Perhaps no other plant produces quite the sensation of calm and tranquility than the fern does. With their graceful arching fronds, and often-intricately-divided leaves that look more like lace than some spore-sown terrestrial being, ferns run the gamut from tiny and delicate to towering and awe-inspiring. For our gardens here in upstate New York, ferns provide a varied and constantly undulating form that adds elegance and grace to any setting.
With the exception of the potted Kimberly ferns that we replace each year, all of our ferns are winter-hardy, surviving the brutality of a Zone 5 snow and ice laden landscape, exhibiting a durability that belies their fine form. A beauty that’s also a brute – that’s my kind of plant.
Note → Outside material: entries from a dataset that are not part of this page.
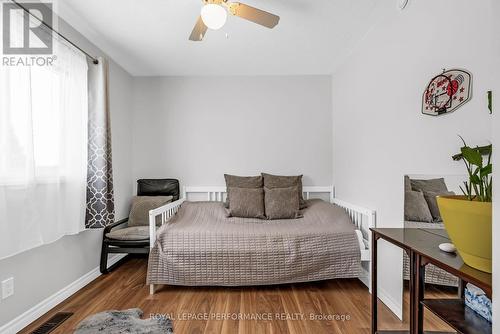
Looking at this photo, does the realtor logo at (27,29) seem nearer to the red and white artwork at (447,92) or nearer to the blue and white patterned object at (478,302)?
the red and white artwork at (447,92)

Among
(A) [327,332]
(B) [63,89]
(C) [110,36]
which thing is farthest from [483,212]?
(C) [110,36]

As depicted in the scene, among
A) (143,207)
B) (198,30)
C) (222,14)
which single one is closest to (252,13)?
(222,14)

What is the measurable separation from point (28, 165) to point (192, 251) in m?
1.40

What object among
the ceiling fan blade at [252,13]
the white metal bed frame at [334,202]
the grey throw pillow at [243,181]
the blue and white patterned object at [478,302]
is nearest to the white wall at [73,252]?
the white metal bed frame at [334,202]

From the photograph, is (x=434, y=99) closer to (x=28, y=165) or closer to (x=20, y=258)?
(x=28, y=165)

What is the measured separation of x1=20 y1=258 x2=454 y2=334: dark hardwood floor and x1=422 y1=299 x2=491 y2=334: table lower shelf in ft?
2.22

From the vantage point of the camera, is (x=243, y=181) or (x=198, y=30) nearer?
(x=198, y=30)

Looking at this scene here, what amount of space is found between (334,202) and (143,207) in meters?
2.46

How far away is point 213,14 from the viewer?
168 cm

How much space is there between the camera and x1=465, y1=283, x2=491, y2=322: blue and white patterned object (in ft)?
3.44

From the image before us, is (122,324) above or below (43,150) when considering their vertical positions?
below

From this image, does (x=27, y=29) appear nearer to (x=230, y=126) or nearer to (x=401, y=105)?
(x=230, y=126)

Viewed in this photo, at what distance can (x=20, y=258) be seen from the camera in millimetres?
1828

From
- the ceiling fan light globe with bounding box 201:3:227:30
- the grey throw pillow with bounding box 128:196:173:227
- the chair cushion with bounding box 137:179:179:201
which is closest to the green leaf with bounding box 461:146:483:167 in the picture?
the ceiling fan light globe with bounding box 201:3:227:30
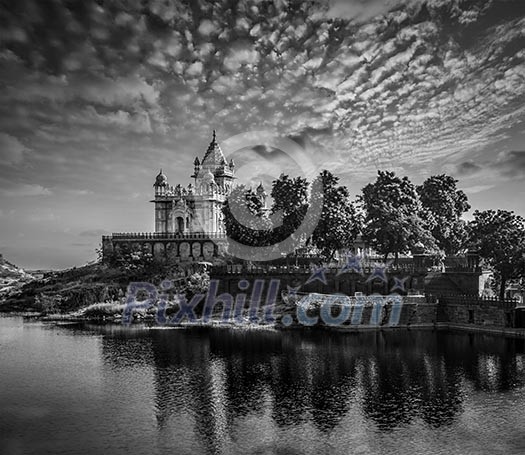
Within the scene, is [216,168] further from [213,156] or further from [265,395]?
[265,395]

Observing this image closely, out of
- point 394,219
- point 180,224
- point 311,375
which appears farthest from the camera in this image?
point 180,224

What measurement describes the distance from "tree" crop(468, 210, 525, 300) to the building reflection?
11755 mm

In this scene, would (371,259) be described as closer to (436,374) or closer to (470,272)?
(470,272)

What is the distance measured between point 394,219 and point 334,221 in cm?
933

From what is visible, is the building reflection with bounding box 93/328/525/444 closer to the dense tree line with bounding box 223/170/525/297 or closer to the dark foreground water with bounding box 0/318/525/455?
the dark foreground water with bounding box 0/318/525/455

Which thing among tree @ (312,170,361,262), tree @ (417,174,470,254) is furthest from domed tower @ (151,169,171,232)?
tree @ (417,174,470,254)

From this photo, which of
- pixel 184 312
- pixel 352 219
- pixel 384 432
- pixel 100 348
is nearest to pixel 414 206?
pixel 352 219

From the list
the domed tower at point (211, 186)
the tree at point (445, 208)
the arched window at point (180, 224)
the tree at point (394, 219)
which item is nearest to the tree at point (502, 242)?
the tree at point (394, 219)

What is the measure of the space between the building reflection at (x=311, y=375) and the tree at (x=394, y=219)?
18.3m

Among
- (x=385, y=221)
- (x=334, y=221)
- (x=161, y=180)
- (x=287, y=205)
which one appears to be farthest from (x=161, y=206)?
(x=385, y=221)

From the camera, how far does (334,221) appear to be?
285 ft

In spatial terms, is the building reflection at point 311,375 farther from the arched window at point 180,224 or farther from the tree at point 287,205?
the arched window at point 180,224

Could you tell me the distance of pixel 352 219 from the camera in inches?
3573

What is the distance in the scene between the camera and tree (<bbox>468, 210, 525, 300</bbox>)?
235 feet
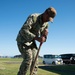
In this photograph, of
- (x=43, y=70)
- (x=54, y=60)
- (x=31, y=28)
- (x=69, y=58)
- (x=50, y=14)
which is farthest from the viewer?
(x=54, y=60)

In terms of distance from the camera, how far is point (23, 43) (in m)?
5.94

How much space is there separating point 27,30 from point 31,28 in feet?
0.63

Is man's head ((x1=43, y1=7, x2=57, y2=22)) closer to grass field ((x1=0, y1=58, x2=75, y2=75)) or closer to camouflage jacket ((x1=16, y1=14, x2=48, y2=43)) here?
camouflage jacket ((x1=16, y1=14, x2=48, y2=43))

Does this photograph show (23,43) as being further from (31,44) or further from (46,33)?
(46,33)

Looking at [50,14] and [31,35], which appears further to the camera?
[31,35]

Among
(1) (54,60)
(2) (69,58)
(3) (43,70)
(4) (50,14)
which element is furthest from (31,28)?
(1) (54,60)

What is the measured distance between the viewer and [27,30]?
583 cm

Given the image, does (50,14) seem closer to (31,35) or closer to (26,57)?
(31,35)

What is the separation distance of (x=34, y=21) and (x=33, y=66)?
100cm

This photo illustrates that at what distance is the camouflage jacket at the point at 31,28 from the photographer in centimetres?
582

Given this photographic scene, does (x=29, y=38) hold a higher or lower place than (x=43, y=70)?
higher

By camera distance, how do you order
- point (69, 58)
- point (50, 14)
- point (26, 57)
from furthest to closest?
point (69, 58) → point (26, 57) → point (50, 14)

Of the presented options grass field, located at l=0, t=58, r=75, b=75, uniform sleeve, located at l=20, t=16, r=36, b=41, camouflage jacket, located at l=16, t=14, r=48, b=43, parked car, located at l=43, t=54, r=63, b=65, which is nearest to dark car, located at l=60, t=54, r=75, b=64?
parked car, located at l=43, t=54, r=63, b=65

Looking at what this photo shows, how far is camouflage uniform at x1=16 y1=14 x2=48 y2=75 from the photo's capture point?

Aside from their hardiness, I grow ferns for the peaceful countenance they give the garden. Whether it’s the five-finger Maidenhair fern, with her stunning black stems and kelly green matte leaflets fluttering in the slightest breeze, or the dramatic ostrich fern, rising to four feet of bright chartreuse brilliance when its feet are kept wet and its fiddleheads unfurl to their full height, or the magnificent Japanese painted fern, which lives up to and beyond its name with some spectacular foliage that looks positively-painted-on by some genius alchemist of color, our fern collection is a way of keeping things cool when summer heat threatens to overwhelm.
In certain summer situations, simply arming the landscape with scenes of serenity can create the illusion of calm that ultimately lends a cooling effect to those present. That’s the real power of the fern, and we have it in plenty.